───── RECORD LIST
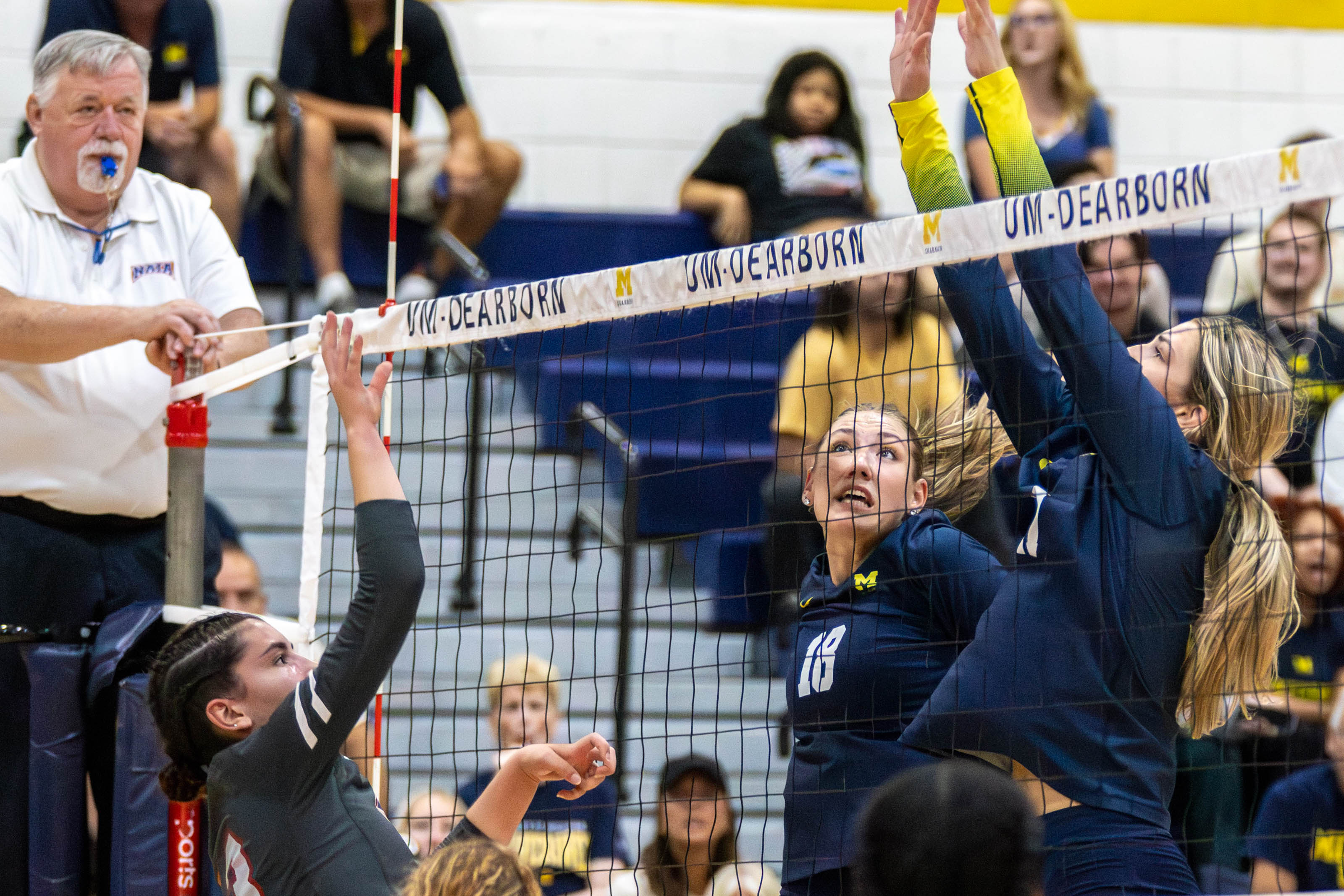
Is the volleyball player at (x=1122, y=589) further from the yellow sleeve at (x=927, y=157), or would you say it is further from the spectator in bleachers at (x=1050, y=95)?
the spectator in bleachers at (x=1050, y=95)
──────────
───── RECORD LIST
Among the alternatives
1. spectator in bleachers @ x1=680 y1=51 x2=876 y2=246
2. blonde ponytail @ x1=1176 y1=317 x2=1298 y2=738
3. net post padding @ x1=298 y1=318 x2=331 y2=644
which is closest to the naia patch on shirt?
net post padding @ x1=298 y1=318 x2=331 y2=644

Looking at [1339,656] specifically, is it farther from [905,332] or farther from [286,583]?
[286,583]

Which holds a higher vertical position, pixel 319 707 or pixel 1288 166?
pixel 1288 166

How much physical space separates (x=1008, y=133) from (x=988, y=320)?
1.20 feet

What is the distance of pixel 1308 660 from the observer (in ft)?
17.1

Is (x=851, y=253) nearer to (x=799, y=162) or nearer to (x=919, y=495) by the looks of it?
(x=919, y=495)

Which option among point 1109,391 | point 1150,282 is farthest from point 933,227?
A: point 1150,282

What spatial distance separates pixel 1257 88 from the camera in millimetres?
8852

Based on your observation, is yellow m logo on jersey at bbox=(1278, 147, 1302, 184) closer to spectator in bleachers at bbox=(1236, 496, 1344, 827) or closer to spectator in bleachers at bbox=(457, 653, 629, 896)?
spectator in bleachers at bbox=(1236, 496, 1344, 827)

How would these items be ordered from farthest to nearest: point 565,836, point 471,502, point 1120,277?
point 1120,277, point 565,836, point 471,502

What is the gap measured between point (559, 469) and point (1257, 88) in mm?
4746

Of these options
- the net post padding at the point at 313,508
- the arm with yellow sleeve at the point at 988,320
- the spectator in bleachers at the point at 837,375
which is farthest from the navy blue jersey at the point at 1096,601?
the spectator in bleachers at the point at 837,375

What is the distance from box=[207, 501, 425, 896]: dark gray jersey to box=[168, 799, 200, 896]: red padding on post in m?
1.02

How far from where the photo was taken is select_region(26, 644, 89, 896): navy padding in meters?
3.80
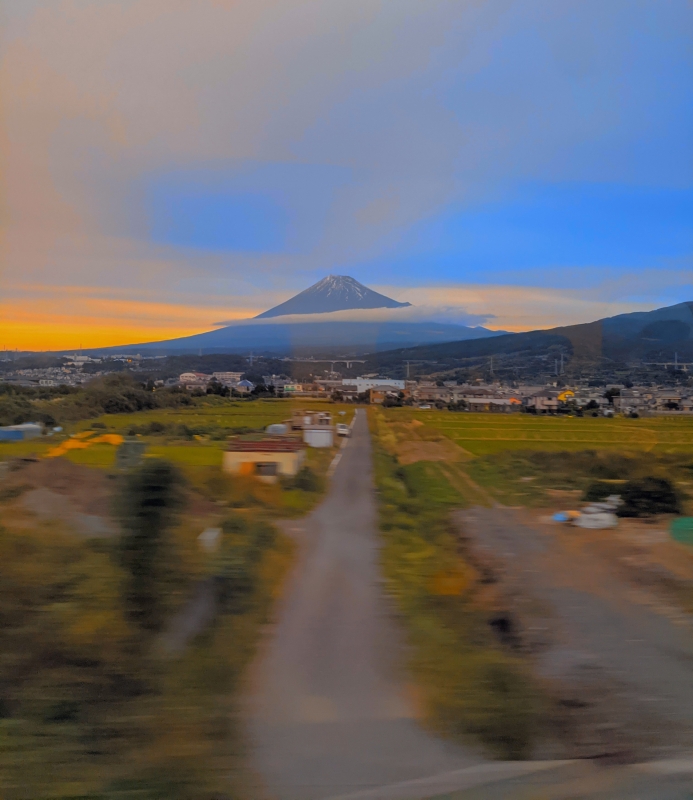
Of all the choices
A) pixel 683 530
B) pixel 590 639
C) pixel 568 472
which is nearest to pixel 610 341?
──────────
───── RECORD LIST
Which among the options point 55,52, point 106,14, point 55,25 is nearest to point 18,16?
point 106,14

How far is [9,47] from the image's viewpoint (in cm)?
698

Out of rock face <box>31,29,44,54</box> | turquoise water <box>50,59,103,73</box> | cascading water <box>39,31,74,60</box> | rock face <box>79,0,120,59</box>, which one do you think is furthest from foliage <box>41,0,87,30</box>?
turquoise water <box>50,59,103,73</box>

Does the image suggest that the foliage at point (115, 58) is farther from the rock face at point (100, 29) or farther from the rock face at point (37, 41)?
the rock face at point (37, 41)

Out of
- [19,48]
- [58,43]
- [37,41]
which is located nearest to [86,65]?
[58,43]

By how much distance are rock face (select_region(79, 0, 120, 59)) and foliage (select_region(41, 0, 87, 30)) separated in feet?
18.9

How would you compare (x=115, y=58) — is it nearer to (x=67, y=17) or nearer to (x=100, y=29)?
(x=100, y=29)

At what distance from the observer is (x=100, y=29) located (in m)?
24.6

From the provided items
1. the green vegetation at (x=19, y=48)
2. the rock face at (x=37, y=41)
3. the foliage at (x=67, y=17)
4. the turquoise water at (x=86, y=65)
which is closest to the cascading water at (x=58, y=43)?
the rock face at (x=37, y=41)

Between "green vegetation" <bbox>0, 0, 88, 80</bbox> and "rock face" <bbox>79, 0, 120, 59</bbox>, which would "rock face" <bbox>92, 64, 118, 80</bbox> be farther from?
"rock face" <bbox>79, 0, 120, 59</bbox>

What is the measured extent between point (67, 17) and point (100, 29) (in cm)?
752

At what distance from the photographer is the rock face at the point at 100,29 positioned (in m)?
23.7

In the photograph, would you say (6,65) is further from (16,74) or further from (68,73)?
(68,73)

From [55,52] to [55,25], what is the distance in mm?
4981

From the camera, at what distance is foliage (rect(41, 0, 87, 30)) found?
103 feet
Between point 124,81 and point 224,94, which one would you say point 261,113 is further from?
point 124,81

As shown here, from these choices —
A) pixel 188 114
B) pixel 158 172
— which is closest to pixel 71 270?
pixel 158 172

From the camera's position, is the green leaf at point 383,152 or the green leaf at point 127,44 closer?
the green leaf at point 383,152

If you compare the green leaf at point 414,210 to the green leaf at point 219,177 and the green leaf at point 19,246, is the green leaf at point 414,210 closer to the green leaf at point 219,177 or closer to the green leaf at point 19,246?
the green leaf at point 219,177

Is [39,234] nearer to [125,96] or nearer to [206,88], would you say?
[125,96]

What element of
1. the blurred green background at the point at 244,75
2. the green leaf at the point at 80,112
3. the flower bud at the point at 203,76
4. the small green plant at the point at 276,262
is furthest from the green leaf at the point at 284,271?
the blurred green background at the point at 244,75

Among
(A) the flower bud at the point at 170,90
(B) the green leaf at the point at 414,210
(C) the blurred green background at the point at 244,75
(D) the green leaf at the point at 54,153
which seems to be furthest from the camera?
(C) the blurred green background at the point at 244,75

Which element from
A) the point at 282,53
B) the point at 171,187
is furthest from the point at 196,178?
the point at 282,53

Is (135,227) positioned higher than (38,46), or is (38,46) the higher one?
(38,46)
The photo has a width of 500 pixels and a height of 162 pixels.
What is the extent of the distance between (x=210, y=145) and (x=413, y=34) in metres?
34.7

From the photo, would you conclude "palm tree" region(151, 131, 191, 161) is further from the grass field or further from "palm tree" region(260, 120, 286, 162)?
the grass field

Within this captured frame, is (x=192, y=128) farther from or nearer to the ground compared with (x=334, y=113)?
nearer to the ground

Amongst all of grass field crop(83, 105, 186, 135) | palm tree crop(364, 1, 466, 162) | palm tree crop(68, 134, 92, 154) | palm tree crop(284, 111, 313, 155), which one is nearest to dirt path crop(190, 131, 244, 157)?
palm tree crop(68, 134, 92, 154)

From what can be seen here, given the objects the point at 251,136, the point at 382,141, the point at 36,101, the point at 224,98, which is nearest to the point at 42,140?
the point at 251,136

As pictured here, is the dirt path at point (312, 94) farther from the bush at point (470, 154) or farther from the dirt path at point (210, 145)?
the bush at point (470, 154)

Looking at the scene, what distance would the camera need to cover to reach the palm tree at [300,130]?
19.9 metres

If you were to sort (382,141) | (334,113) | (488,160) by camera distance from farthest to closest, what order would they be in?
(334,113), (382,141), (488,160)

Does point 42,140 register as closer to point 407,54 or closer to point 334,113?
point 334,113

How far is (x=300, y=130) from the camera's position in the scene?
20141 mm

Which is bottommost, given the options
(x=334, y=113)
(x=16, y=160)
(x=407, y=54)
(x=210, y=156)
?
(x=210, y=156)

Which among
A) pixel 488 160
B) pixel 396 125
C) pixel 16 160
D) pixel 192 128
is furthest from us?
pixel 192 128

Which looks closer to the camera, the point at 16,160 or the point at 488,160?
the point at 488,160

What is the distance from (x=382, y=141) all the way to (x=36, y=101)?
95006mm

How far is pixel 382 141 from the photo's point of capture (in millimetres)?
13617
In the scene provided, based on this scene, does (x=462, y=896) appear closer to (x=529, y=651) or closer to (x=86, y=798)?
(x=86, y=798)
──────────
Rewrite in full the rows from the line containing "Looking at the" through the line containing "(334,113), (382,141), (488,160)", shifting every number in their answers, the distance and the coordinates alike, up by 45.

COMPLETED TASK:
Looking at the scene, what distance would the camera need to cover to reach the palm tree at [300,130]?
64.9 metres

If you were to sort (382,141) | (334,113) | (488,160) by camera distance from farthest to closest, what order would they be in?
(379,158), (427,186), (533,205)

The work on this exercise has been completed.